How to tell when your manuscript is done

January, 2022


My novel, All You Have to Do, is going out on submission soon, and this strange feeling of being “finished” with this manuscript and ready for its next stage has me reflecting on that question I have asked a number of writers over the past four years as I worked on my novel in progress: how do you know when you’re done?


Whether in revision workshops, on panels, or in books on craft and the creative life, the answers have varied widely, but many are on the side of “when my editor pries it out of my cold, dead hands,” or, “I’m still correcting my words as I read them out of the printed book.” I wasn’t alone in feeling like I would never be satisfied with my work. But now I can see more clearly how you learn to let go of your work. You will never be finished, but you will decide it is good enough to share.


First, it will be good enough to share with a trusted reader. For me, that was my mom, to whom I read my entire first draft, which was quite rough and confusing. It only had some combination of memory, emotion, and intention, and my mom was the only person who I trusted to recognize those things. She enjoyed hearing it, and I enjoyed reading it to her. But it was nowhere near ready to share beyond that trusted room.


Next, another draft or two in, it will be good enough to share with other writers. When you are closer to knowing what you are trying to create, and you need some opinions on how well you are crafting it, you will bring your work to your critique group or a writing partner and see what they can tell you. You will consider how their feedback resonates with you, and you will take some and leave some. You will spend as much time as you need reworking what’s on the page. 


Once you suspect that you are doing what you set out to do and you want to see if it’s having the desired effect, you may share with more ideal readers. Among my family and friends and within my community, a handful of people generously read my manuscript and gave me the feedback I needed to know that it is received as intended, a gift just for them. 

You may share another draft, and another, until you’ve exhausted your resources–advice, readers, time, energy and motivation–and don’t see how to make your manuscript better. Or perhaps you do see a few minor details that could be improved, but you know from the process you’ve been through that it would require another painstaking series of months, perhaps years, to reach that level of perfection. You have gained enough momentum from your supportive readers to see that you cannot afford to hold onto your manuscript for those months and years, because you want to share it with a wider audience. That is when you are ready to submit. 

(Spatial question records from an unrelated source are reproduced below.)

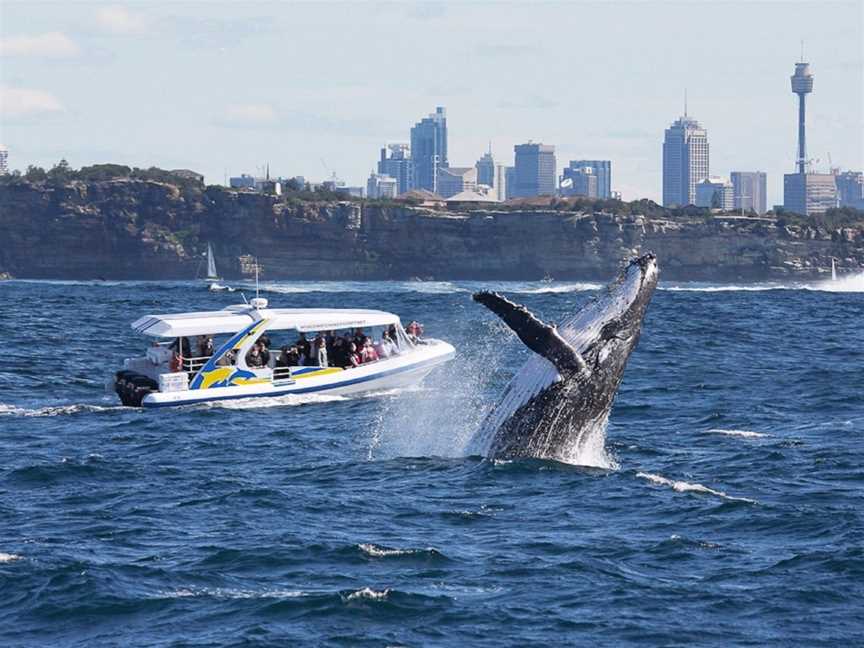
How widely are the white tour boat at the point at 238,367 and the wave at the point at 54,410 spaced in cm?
82

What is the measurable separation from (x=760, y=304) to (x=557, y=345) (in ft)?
248

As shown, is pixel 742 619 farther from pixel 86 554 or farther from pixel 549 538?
pixel 86 554

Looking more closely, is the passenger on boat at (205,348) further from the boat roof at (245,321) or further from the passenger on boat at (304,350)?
the passenger on boat at (304,350)

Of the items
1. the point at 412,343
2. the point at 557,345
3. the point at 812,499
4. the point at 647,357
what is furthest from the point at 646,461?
the point at 647,357

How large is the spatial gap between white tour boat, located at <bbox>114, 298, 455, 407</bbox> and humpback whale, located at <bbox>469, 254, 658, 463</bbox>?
42.1 ft

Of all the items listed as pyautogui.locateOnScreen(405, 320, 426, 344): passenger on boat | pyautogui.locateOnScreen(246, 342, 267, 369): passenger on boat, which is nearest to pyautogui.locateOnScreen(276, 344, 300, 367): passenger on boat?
pyautogui.locateOnScreen(246, 342, 267, 369): passenger on boat

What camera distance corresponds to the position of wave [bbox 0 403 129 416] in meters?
31.4

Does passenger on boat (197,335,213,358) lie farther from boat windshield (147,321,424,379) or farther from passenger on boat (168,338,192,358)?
passenger on boat (168,338,192,358)

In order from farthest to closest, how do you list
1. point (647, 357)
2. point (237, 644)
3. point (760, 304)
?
1. point (760, 304)
2. point (647, 357)
3. point (237, 644)

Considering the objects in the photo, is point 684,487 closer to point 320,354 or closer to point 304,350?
point 320,354

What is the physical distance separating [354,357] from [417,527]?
1658cm

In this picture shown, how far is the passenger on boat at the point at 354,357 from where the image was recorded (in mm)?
35491

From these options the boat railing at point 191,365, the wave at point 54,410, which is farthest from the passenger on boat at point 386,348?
the wave at point 54,410

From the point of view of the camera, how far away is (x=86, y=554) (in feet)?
59.4
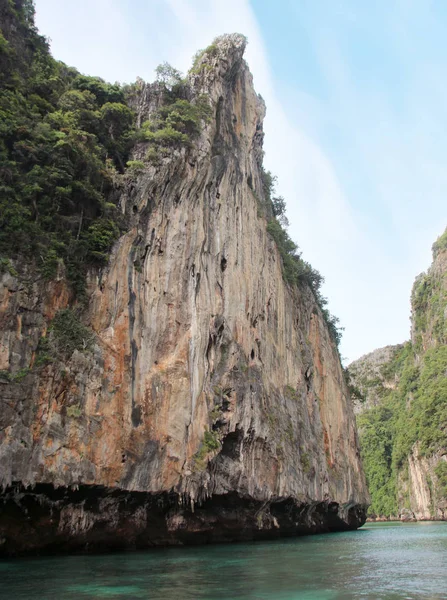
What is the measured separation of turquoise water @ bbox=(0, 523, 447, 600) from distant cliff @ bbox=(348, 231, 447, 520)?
137 feet

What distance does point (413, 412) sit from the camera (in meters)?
72.9

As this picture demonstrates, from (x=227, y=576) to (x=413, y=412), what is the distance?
65392 mm

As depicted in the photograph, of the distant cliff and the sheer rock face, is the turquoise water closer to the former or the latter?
the sheer rock face

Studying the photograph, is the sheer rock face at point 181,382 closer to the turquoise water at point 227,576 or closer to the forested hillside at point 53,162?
the forested hillside at point 53,162

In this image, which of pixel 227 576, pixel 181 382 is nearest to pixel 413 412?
pixel 181 382

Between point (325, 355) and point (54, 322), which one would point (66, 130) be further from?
point (325, 355)

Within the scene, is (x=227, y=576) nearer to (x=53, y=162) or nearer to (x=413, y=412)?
(x=53, y=162)

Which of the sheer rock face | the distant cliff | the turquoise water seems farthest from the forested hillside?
the distant cliff

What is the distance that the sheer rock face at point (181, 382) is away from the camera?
55.6 feet

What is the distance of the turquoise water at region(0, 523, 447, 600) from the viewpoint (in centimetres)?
1045

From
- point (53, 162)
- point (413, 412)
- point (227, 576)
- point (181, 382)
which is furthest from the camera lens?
point (413, 412)

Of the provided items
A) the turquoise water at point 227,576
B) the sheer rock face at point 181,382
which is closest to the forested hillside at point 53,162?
the sheer rock face at point 181,382

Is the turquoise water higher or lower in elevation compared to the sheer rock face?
lower

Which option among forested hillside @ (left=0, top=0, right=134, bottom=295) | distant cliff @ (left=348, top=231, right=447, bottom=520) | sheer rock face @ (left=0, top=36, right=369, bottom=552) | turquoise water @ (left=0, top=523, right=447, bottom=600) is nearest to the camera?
turquoise water @ (left=0, top=523, right=447, bottom=600)
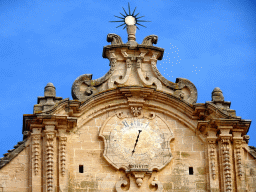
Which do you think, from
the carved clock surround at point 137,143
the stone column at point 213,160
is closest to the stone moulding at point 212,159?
the stone column at point 213,160

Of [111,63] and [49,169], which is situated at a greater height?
[111,63]

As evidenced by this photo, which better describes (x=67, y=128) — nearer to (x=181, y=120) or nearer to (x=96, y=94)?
(x=96, y=94)

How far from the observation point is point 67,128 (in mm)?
31203

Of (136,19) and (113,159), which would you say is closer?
(113,159)

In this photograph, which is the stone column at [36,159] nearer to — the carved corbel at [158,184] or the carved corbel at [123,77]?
the carved corbel at [123,77]

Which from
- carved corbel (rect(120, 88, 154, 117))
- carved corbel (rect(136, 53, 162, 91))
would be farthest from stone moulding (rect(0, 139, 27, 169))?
carved corbel (rect(136, 53, 162, 91))

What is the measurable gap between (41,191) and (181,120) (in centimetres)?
516

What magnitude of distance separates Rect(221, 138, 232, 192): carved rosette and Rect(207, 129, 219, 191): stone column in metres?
0.26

You query agents, or you send it to your agent. You try to prepare for the transition from private writer to public writer. You find comfort in the fact that, if/when your manuscript is sold, an editor will bring you through another round of improvements. You also find solace in the fact that you don’t have to work on the manuscript right now, because you’ve put your best foot forward, and now the ball is in someone else’s court.


So it’s true, I’ve found, that you’re never really “finished.” At different times, you find yourself ready to share with different audiences, and each time you share, it is part of the process. 


I dread the thought of having a printed book with my name on it that I still want to change. But that’s where the advice of other writers comes in again. Maya Angelou said, “The work, once completed, does not need me. The work I’m working on needs my total concentration. The one that’s finished doesn’t belong to me anymore. It belongs to itself.” 


So, while my novel is on submission, I am working on other things, and I hope that when each book is published, I will have the strength to allow it to belong to itself, and to its readers.